Com o tempo, aprendi que os
governos, quando dizem que
vão tratar apenas da violência,
tratam apenas da indignação
popular. Às vezes, chegam a formular um plano nacional, a
prever inúmeras ações, a designar verbas. Passada a indignação, com a violência retomando
sua regularidade cotidiana, os
planos minguam, as ações coordenadas se desarticulam ou desaparecem. Tudo volta a ser como antes, até que uma nova comoção sacuda os editorialistas.
Os políticos, em ano de eleição, disputam entre si novas
medidas draconianas. Como há
eleitores que sonham com soluções rápidas e fáceis, surgem as
leis de crime hediondo, propostas de pena de morte, prisão perpétua. E tudo num tom apaixonado, com o ardor cívico fazendo saltar as veias da garganta.

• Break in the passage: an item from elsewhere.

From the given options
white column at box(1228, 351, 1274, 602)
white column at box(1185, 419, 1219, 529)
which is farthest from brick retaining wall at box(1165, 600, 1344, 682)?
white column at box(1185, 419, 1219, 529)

E tome lição de moral nos traficantes. Outro dia, convidaram
Fernandinho Beira-Mar para
depor numa das comissões parlamentares. Havia uma câmera
e todos se comportavam com
bastante nitidez para que os espectadores não duvidassem de
que estavam dando duro nele,
que mostravam ao criminoso
toda a abjeção de seus crimes.
E as descobertas? Constata-se
nessa época que existe um poder
paralelo ao Estado nos morros
do Rio. O presidente diz que isso
é uma anomalia. Não pode continuar. Radialistas cospem fogo
em AM. Alguém se lembra do
salário da polícia. Quanto ganha mesmo um policial?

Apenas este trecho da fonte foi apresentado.